Step 1: Understanding the cost curves.
The marginal cost (MC) curve represents the additional cost incurred from producing one more unit of output. It is a key curve in understanding the production process. The average cost (AC) curve, on the other hand, represents the total cost per unit of output. The MC curve cuts the AC curve at its minimum point, which indicates the point of optimal production where the firm is most efficient in terms of cost per unit produced.
Step 2: Analyzing the options.
(A) Marginal cost curve cuts Total cost curve: This is incorrect. The MC curve does not cut the Total cost (TC) curve at its minimum point. Total cost does not have a minimum point.
(B) Marginal cost curve cuts Average cost curve: Correct. The MC curve cuts the AC curve at its minimum point. This is a key relationship in cost theory.
(C) Marginal cost curve cuts Fixed cost curve: This is incorrect.

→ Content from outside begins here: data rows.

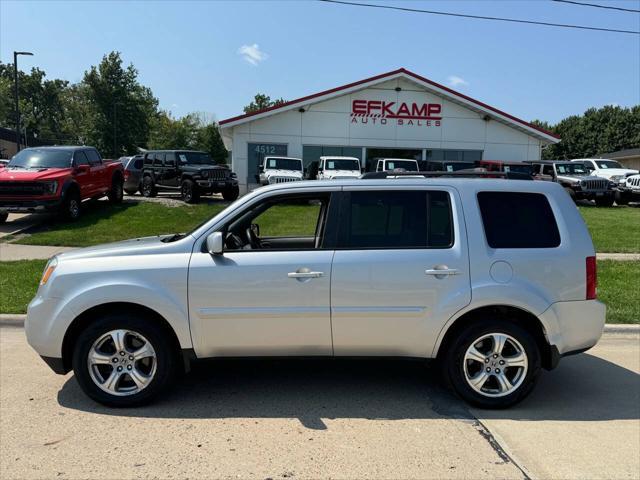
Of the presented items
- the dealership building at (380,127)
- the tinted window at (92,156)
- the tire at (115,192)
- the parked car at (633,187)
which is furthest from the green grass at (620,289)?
the dealership building at (380,127)

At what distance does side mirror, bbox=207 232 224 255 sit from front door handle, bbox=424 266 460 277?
1.54 meters

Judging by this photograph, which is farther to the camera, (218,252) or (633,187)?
(633,187)

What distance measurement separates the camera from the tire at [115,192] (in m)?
18.0

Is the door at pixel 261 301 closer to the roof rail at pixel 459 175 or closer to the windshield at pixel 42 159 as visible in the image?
the roof rail at pixel 459 175

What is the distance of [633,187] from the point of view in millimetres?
23453

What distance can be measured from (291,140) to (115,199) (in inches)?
466

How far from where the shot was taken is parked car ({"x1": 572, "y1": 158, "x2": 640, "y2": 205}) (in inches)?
934

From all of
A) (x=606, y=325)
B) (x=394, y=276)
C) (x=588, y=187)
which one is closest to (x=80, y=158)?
(x=394, y=276)

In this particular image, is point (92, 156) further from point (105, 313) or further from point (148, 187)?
point (105, 313)

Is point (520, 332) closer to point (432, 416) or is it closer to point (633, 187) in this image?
point (432, 416)

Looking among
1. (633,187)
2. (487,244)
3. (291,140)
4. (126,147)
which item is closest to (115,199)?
(291,140)

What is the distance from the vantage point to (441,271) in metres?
3.90

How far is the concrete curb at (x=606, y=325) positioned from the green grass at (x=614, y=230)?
5.71 metres

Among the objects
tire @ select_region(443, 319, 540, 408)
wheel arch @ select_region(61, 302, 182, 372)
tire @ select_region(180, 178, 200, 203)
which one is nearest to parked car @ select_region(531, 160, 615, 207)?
tire @ select_region(180, 178, 200, 203)
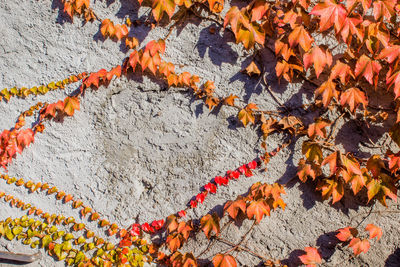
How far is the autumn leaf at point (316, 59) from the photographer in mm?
1794

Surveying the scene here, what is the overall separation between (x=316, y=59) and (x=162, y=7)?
949mm

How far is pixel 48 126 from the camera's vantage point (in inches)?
86.8

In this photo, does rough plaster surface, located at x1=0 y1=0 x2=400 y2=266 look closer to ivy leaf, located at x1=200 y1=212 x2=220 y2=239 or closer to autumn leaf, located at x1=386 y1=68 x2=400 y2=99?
ivy leaf, located at x1=200 y1=212 x2=220 y2=239

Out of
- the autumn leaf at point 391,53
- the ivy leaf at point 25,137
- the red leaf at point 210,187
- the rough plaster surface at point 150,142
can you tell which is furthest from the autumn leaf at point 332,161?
the ivy leaf at point 25,137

The FC curve is horizontal and does not have a minimum or maximum point. It does not intersect with the MC curve in this way.
(D) None of these: This is incorrect, as the correct answer is (B).
Step 3: Conclusion.
The marginal cost curve cuts the average cost curve at its minimum point. Therefore, the correct answer is (B) Marginal cost curve cuts Average cost curve.